Second years: Comparison of the Unstructured Clinician Estimate of Pretest Probability for Pulmonary Embolism to the Canadian Score and the Charlotte Rule: A Prospective Observational Study. Acad EM 2005; 12: 1155-1163.
Third years: Bayes Pulmonary Embolism Assisted Diagnosis: A New Expert System for Clinical Use. Emerg Med J 2007; 24: 157-164.

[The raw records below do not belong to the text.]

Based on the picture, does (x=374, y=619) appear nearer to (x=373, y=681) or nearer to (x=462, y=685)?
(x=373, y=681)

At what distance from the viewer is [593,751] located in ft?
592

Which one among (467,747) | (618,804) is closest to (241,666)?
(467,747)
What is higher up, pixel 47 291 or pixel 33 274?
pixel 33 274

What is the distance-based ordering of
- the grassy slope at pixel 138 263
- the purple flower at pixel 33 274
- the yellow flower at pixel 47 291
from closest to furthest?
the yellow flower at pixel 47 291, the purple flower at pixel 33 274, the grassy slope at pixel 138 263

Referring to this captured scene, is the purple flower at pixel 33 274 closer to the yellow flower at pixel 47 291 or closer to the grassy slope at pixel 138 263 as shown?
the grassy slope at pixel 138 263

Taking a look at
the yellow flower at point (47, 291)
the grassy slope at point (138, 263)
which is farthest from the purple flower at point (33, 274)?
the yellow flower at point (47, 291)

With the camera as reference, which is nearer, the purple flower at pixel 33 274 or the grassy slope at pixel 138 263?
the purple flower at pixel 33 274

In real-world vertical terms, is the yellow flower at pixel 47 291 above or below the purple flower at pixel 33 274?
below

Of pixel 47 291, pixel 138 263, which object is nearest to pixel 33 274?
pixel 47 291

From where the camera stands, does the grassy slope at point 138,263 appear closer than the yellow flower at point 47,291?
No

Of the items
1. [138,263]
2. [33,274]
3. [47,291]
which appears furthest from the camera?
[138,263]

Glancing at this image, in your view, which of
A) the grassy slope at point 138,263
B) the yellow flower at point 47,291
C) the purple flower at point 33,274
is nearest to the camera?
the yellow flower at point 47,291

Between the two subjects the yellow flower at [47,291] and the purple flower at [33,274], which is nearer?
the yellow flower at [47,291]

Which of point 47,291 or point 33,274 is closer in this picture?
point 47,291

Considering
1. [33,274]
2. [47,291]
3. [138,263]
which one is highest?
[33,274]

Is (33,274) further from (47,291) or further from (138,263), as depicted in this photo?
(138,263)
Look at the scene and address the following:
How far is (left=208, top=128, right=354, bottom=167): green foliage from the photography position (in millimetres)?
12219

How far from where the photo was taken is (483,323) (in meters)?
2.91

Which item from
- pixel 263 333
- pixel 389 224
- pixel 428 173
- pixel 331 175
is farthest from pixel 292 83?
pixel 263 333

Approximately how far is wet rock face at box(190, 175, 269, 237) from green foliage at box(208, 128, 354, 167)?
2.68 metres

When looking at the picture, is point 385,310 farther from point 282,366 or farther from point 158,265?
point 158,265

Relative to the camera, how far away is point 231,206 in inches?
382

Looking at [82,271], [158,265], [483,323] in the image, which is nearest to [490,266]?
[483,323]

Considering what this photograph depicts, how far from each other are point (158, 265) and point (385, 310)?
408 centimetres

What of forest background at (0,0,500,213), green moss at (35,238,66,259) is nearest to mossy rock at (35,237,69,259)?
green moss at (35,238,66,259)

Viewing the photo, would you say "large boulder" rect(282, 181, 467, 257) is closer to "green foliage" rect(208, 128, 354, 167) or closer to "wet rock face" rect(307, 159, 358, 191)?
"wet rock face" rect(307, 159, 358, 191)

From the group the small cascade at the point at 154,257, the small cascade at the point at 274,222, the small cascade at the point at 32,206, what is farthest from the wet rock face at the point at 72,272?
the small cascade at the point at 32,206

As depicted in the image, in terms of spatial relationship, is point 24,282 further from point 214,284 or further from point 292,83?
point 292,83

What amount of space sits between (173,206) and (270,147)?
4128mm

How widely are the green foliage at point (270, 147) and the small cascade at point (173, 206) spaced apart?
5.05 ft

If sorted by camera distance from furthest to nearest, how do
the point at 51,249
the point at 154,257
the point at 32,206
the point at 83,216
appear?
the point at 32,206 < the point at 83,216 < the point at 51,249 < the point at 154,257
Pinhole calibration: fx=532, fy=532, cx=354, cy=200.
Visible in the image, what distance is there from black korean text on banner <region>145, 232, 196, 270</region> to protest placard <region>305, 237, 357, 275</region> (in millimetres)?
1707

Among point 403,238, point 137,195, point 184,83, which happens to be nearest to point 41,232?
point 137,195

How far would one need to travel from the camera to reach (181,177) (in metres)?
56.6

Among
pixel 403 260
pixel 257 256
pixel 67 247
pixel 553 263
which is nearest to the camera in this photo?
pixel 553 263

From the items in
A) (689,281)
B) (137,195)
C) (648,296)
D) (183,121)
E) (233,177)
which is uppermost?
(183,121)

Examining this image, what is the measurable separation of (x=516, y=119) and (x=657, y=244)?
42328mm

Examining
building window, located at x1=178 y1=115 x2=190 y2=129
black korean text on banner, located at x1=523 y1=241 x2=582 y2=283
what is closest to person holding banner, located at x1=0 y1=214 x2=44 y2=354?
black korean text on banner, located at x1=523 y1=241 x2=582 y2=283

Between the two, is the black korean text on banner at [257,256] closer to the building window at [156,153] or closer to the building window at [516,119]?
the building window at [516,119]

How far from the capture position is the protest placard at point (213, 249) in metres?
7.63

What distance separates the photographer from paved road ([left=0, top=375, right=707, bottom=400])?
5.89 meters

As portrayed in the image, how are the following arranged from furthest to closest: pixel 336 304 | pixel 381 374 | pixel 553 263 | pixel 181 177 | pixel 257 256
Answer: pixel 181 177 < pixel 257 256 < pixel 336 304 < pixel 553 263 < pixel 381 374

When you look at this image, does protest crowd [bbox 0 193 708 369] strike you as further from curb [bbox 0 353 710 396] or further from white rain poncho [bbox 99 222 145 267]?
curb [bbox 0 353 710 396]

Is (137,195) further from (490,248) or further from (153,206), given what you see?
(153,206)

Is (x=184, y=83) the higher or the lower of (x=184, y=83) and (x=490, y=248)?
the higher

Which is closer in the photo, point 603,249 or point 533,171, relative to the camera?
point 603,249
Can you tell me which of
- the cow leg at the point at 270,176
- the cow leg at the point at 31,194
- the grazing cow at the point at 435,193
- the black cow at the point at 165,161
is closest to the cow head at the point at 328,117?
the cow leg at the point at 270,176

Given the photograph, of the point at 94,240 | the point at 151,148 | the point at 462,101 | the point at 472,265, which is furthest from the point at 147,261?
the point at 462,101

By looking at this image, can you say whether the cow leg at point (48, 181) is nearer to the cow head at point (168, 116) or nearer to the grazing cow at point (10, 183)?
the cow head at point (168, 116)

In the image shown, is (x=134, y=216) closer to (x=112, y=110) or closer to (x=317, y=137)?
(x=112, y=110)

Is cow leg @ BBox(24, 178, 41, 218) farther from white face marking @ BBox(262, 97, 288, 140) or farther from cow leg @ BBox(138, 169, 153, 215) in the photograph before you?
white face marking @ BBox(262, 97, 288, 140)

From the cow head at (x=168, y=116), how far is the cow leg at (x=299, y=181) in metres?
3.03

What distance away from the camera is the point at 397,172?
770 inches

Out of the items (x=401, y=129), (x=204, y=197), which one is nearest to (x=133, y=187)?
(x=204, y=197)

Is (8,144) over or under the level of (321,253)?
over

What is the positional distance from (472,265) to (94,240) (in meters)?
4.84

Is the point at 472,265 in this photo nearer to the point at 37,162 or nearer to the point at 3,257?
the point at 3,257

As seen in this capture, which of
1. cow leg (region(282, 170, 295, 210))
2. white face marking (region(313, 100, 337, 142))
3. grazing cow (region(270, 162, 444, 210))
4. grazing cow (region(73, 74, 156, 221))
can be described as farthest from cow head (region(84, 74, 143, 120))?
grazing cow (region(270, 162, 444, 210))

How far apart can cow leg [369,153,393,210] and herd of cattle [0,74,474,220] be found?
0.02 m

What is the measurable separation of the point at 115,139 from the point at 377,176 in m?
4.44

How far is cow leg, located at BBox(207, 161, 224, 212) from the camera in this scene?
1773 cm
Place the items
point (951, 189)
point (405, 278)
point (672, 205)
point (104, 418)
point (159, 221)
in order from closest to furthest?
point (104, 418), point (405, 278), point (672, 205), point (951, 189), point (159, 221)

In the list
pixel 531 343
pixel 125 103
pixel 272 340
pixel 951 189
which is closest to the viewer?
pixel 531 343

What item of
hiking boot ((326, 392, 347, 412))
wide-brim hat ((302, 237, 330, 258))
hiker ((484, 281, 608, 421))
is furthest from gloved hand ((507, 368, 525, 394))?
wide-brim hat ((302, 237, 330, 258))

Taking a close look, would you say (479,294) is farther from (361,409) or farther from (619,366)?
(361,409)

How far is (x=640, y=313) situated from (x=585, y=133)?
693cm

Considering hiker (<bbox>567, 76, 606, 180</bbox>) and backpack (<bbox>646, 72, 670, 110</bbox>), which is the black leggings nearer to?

Fourth years: Clinical Criteria to Prevent Unnecessary Diagnostic Testing in Emergency Department Patients with Suspected Pulmonary Embolism. J Thromb Haemost 2004; 2: 1247-1255.
Articles
Article 1: Does This Patient Have Pulmonary Embolism? JAMA 2003; 290:21; 2849-2858
ANSWER KEY
Article 2: Comparison of the Unstructured Clinician Estimate of Pretest Probability for Pulmonary Embolism to the Canadian Score and the Charlotte Rule: A Prospective Observational Study Acad EM 2005; 12: 587-593
ANSWER KEY
Article 3: Bayes Pulmonary Embolism Assisted Diagnosis: A New Expert System for Clinical Use, Emerg Med J 2007; 24: 157-164
ANSWER KEY
Article 4: Clinical Criteria to prevent unnecessary diagnostic testing in emergency department patients with suspected pulmonary embolism Journal of Thrombosis & Haemostasis, 2004; 2: 1247-1255
ANSWER KEY
Bottom Line
When clinically suspected, a reasonable pre-test probability for PE in the ED is 25-30%. Experienced clinicians’ clinical gestalt estimate of PE pre-test probability correlates well with increasing PE prevalence and compares favorably to validated Clinical Decision Rules. However, none of these methods (gestalt, Charlotte, Well’s) is sufficient to bring the post-test probability below 1% by themselves. Clinical gestalt (LR- = 0.45) displays similar ability to identify low-risk PE patients as the Charlotte Rule (LR- = 0.72), and the Canadian Well’s PE CDR < 2 (LR- = 0.48). More experienced clinicians tend to have more low risk patients diagnosed with PE. The PERC score applied to ED patients with dyspnea and/or pleuritic chest pain with PE felt so unlikely by the treated board-certified EM physician that further testing is unnecessary, can detect the rare (~2%) PE hiding in this group. Computerized Bayesian decision models offer a future promising, if somewhat intellectually challenging, diagnostic assistance device for complicated diagnoses like PE when electronic medical record technology catches up with these clinical prediction program software. When clinically suspected, a reasonable pre-test probability for PE in the ED is 25-30%.